> AIM OF THE TASK:
Find the string "House" in the material. Copy every line that has it.

> INFORMATION:
====
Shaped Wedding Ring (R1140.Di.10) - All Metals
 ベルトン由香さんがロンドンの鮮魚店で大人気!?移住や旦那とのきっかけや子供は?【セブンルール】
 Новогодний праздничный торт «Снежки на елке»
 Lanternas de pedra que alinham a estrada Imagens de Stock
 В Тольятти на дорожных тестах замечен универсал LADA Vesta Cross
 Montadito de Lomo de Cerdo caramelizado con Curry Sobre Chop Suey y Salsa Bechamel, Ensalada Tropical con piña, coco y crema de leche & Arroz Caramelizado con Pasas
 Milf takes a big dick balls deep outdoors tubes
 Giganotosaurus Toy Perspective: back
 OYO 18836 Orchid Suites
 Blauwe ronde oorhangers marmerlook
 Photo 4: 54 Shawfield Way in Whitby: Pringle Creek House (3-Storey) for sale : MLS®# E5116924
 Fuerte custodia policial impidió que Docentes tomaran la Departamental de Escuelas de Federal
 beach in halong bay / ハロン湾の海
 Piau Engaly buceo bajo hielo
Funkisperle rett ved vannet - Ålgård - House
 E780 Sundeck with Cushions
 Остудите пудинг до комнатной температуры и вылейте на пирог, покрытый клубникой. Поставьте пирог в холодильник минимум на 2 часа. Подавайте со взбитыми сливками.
====
> RESULT FOR THIS TASK:
 Photo 4: 54 Shawfield Way in Whitby: Pringle Creek House (3-Storey) for sale : MLS®# E5116924
Funkisperle rett ved vannet - Ålgård - House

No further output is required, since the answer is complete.